Face: Alima foundation, Revlon Skinlights, Shimpagne msf, Nars Orgasm blush, MAC Studio Finish concealor

Eyes: Beigeing s/s, White pig., Tan pig., Shu Uemura IR Brown e/s, Mothbrown, Carbon, black kohl eyeliner, Blacktrack fluidliner, Max Factor 2000 Calorie mascara

Lips: Corps de Ballets lipglass



Comments and critiques welcome.


----------



## user46 (Jul 13, 2007)

your eyebrows are like, the best. that actually looks nice, lol. very creative-like


----------



## greentwig (Jul 13, 2007)

this does look emo
but u are beautiful anyways


----------



## hyperRealGurl (Jul 13, 2007)

Julia u always come up with such amazing looks


----------



## entipy (Jul 13, 2007)

HAHAHAHA! Emo Couture.
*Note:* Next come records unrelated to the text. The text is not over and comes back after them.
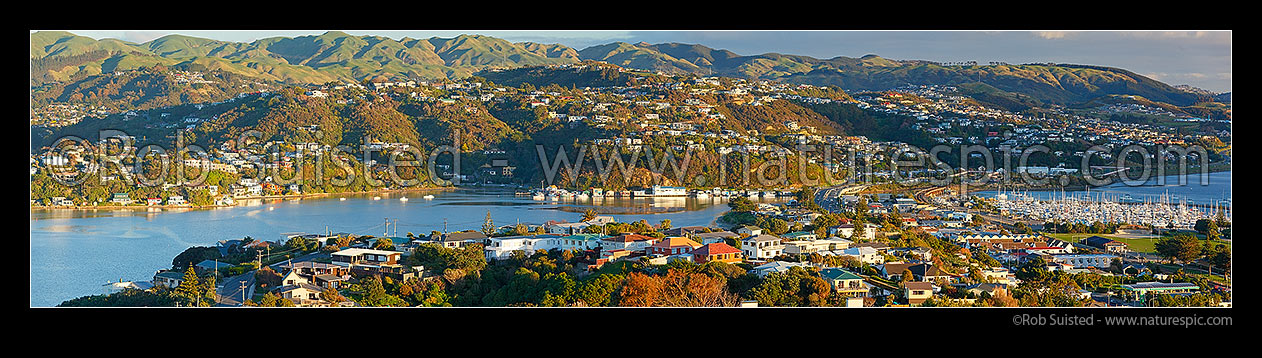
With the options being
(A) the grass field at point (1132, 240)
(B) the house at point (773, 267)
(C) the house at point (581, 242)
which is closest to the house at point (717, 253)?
(B) the house at point (773, 267)

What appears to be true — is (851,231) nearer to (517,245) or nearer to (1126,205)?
(517,245)

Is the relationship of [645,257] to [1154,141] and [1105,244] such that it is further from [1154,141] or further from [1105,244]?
[1154,141]

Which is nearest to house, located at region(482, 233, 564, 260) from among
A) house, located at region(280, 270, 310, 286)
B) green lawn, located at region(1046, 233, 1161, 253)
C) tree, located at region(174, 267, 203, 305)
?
house, located at region(280, 270, 310, 286)

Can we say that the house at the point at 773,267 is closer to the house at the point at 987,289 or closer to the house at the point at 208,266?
the house at the point at 987,289

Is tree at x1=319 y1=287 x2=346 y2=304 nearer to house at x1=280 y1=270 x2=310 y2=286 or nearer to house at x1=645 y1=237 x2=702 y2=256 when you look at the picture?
house at x1=280 y1=270 x2=310 y2=286

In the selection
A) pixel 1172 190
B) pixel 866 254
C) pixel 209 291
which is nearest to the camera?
pixel 209 291

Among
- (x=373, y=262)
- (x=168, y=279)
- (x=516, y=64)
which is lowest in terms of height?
(x=168, y=279)

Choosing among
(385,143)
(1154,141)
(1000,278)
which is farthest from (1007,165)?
(1000,278)

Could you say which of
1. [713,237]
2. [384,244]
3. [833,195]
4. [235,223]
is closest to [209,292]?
[384,244]
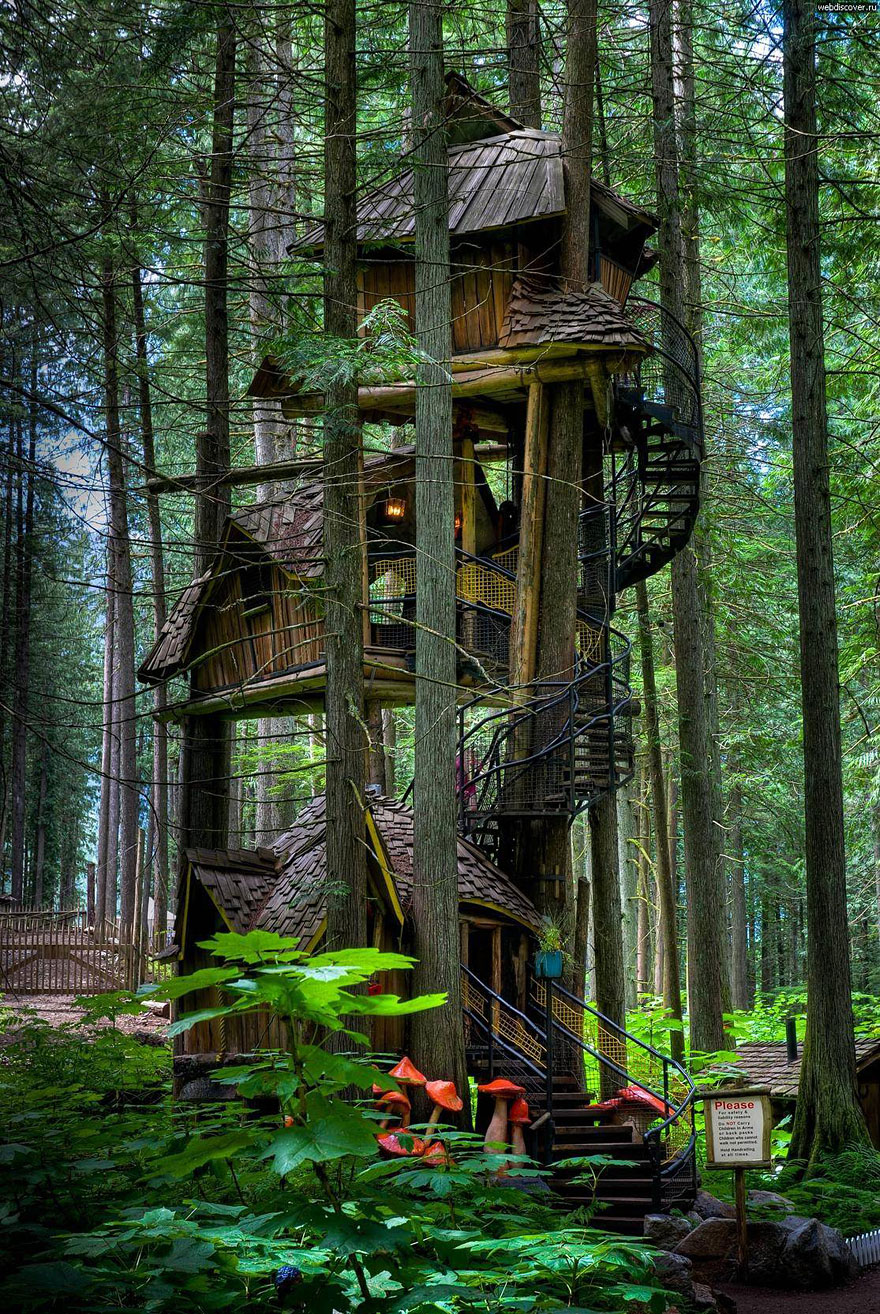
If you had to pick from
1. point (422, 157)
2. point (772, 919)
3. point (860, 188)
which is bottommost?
point (772, 919)

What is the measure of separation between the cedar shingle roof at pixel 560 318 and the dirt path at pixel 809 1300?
36.0 ft

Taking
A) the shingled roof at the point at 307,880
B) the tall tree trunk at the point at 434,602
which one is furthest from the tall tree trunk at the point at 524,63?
the shingled roof at the point at 307,880

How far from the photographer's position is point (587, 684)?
1653 cm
Awesome.

Your work is absolutely fabulous!! The look is... odd.


----------



## Krasevayadancer (Jul 13, 2007)

That is awesome! Very emo!


----------



## aeryss (Jul 13, 2007)

the look is crazy - looks like you havent sleept the last .. hm .. years *g*
BUT i think it is great work and gives you this "woh!?!" effect (btw you are so cute!)


----------



## SugarAsh182 (Jul 13, 2007)

I want your brows!!!! Love it. Very creative!


----------



## lipshock (Jul 13, 2007)

I actually really, really like this look.  I would totally wear it out for a night on the town.

Man, it's not even fair how pretty you are!  Your brows keep getting better and more perfect every time you post!


----------



## Shimmer (Jul 13, 2007)

Quote:

   Originally Posted by *lipshock* 

 
_I actually really, really like this look.  I would totally wear it out for a night on the town.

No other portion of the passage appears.